Er gähnte und rieb sich den Schlaf aus den Augen. Wie schön, dass wenigstens einer von ihnen beiden einen gesunden Schlaf gehabt hatte. Sie würde für die durchwachten Stunden schwer büßen. Aber sie hatte bereits beschlossen, sich an Webster dafür zu rächen, sobald sie die Bären, die sich am Rand der Lichtung versammelten, gefüttert hatte.
"Aha, der Sturm aufs Frühstücksbüffet setzt ein", bemerkte Webster dicht hinter ihr.
"Die sind schon lange da und haben geduldig gewartet."
Ein großer Bär stellte sich auf die Hinterbeine, blickte in ihre Richtung und knurrte laut.
"Dein Begriff von Geduld deckt sich absolut nicht mit meinem. Du willst doch nicht wirklich da hingehen, oder?"
"Die Bären und ich, wir haben eine Abmachung", versicherte Tonya und ging auf den Schuppen zu, in dem Charlie das Futter lagerte. "Ich füttere sie, dafür fressen sie nicht mich. Es funktioniert prima. Aber du bleibst besser hier."
"Wenn du darauf bestehst."
Sie grinste. Er würde sich keinen Schritt von der Tür wegwagen, solange die Bären zu sehen waren, das wusste sie.
"Hungrig, Jungs?" fragte sie laut, als sie zwei kleine Bären in einem Baum erblickte. Sie schnalzte mit der Zunge, so ähnlich, wie es Bärenmütter taten. "Das sind Jenna und Barbara Bush. Nein, schau höher. Es ist Lauras Frühjahrswurf. Sie hat sie nach oben geschickt, bis sie ihnen Entwarnung gibt."
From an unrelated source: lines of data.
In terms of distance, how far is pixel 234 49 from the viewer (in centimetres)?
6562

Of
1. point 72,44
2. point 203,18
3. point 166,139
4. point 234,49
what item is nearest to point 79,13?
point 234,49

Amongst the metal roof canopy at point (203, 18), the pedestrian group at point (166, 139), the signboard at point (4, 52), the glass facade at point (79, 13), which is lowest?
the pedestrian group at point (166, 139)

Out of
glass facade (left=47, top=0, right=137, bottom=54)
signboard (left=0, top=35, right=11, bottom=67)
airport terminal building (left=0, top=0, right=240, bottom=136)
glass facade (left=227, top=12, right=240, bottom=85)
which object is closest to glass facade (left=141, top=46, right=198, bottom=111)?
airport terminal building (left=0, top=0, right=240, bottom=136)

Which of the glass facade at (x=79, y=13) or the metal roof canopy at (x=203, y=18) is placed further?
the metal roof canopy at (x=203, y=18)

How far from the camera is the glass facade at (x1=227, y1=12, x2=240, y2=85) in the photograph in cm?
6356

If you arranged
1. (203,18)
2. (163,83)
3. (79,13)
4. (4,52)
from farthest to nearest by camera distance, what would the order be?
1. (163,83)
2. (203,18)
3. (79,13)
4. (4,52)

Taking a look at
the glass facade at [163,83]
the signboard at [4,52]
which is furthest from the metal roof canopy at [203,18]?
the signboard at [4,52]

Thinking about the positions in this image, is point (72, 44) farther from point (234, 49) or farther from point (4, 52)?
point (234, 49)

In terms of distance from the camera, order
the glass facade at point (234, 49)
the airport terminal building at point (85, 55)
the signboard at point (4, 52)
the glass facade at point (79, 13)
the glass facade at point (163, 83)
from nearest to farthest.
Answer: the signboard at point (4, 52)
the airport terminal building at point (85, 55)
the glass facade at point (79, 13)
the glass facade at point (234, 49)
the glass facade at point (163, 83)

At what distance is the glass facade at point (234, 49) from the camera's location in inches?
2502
"Das beantwortet wohl meine Frage."
"Die wäre?"
"Hätten mich die Bären nicht für Futter gehalten, wenn ich auf einen Baum geklettert wäre?"
Tonya verbarg ihr Lächeln, stellte einen Eimer auf die Erde und schüttete Charlies Futtermischung hinein. "Siehst du die großen Tiere, die am Rand der Lichtung Wache halten? Die beiden dort sind Eisenhower und Nixon. Der mit der Narbe an der Schnauze ist Agnew. Es sind lauter alte Herren."
"Verstehe. Charlie ist ein offenbar überzeugter Republikaner."
Wieder lächelte sie. "Allerdings. Ah, da kommen Bush senior, Bush junior und Cheney."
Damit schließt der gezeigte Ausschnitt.